Instructions to follow:
Do the following statements agree with the news report below? Answer yes or no for each and quote the words from the report that decide it.
(a) Senator James Couzens was the only Republican the President could get to serve on the delegation.
(b) The President had already submitted legislation that would let him adjust tariff rates to match any bargains made at London.
(c) President Roosevelt swam for an hour before dinner in the new White House pool.

Day after Ambassador Bingham's open-ing-wedge speech, Secretary of State Hull sailed for London determined to negotiate a program of reduced tariffs, stabilized currencies and a general increase in world prices. Other conference delegates aboard the "President Roosevelt" with him were Nevada's Senator Pittman, Tennessee's Representative McReynolds and Texas' Ralph Morrison. Later in the week Delegate James Middleton Cox departed on the Olympic, declaring: "If the world is sick enough to have gained any sense, the Conference will be a success."

Bringing up the delegation's rear was Michigan's Senator James Couzens, the only Republican the President could get to serve. To silence its sideline coaching, the President still hoped to send Congress home before the W. E. C. opens June 12. But he had not yet submitted legislation empowering him to juggle tariff rates to conform with any bargains struck at London.

That no bargain would be struck at London, that the Conference would fall far short of its aims was a view widely held outside of Washington last week. In that event, it was predicted, President Roosevelt would utterly reverse his foreign policy, launch boldly on a program of extreme economic nationalism to achieve domestic recovery.

The Washington school of thought that the U. S. can prosper only if the whole world does is headed by Secretary of State Hull. At London he is being given his innings to prove his point. If he does not succeed, the economic isolationists, captained by Assistant Secretary of State Moley, will go to bat. Their objective will be a national economy of self-contain-ment. At hand for their innings they will have plenty of brand new heavy bats—the farm relief act, inflation, tariff uppings, embargoes.

¶Completed last week was the White House swimming pool, built by popular subscriptions of $15,000. Tiled in colors, 50 by 15 ft., it stands in the west wing connecting the executive offices with the main building. In accepting it, President Roosevelt revealed that he had once tried to build a similar pool but it caved in. He took a 30-min. swim before dinner — his first exercise since entering the White House.

Dataset rows:

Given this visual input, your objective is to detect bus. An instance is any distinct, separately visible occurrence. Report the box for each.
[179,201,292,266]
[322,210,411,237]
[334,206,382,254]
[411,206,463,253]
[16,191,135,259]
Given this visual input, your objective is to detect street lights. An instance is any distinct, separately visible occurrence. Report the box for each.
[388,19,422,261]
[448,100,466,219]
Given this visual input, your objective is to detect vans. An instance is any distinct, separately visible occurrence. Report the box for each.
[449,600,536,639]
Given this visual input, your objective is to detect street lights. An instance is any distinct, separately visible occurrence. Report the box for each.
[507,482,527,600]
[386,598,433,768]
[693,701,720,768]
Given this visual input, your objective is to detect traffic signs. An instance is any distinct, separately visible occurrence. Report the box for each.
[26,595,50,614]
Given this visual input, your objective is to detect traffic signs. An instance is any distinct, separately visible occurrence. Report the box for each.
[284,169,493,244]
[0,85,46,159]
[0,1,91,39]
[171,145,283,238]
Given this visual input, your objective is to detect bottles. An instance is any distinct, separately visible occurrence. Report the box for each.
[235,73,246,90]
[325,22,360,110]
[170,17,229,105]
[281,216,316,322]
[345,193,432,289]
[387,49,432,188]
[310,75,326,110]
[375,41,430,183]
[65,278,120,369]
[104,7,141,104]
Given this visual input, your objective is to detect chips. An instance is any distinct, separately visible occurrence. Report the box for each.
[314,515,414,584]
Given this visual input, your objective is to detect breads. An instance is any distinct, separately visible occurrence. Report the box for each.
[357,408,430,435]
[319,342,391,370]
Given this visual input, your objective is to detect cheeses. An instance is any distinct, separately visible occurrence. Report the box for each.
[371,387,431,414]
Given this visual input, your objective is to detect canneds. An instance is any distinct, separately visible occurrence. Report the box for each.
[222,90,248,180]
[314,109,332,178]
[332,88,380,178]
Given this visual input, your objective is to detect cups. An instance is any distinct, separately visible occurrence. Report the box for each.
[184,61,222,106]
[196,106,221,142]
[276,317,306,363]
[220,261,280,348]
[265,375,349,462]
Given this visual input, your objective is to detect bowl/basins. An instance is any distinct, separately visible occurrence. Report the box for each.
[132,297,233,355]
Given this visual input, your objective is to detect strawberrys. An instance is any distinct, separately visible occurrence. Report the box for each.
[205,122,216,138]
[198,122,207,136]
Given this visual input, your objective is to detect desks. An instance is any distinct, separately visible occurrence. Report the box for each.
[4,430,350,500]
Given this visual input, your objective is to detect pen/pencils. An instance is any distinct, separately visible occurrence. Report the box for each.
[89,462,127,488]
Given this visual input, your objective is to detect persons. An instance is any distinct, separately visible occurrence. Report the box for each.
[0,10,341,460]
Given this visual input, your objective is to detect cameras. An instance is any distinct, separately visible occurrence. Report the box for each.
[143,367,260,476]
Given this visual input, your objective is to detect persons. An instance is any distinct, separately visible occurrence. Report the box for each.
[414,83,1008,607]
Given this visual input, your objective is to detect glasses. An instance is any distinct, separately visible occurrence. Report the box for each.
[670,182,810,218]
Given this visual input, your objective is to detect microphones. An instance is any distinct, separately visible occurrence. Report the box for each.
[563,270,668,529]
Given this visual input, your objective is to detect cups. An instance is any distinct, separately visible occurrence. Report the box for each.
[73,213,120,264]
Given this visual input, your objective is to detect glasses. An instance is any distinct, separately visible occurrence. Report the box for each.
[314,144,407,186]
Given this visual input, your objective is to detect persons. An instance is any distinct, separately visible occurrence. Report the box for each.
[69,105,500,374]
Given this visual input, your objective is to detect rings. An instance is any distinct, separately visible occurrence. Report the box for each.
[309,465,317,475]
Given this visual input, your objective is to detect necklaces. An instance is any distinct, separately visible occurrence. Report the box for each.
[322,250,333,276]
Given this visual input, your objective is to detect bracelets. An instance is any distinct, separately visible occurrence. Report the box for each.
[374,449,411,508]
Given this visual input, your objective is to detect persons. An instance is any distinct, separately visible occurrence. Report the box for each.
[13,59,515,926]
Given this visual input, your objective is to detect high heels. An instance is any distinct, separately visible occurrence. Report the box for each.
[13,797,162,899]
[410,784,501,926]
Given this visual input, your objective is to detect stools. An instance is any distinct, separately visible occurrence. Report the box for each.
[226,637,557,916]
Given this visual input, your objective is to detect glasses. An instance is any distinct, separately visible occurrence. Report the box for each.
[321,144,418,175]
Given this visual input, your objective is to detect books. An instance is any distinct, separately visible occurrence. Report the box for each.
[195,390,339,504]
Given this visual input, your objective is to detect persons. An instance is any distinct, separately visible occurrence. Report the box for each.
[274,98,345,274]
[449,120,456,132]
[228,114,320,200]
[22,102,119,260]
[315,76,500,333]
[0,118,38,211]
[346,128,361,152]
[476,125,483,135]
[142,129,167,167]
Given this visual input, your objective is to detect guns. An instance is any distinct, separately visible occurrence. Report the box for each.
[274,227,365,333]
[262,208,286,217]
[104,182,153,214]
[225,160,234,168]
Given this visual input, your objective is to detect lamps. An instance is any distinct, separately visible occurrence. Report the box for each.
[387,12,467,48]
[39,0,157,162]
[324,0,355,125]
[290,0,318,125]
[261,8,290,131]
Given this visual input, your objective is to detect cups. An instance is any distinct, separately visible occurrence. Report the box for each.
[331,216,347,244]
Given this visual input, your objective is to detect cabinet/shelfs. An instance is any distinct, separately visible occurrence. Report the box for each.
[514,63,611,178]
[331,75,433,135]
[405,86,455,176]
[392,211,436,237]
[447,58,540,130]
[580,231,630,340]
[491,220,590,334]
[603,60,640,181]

Solved problem:
(a) Yes: "Michigan's Senator James Couzens, the only Republican the President could get to serve."
(b) No: "But he had not yet submitted legislation empowering him to juggle tariff rates to conform with any bargains struck at London."
(c) No: "He took a 30-min. swim before dinner"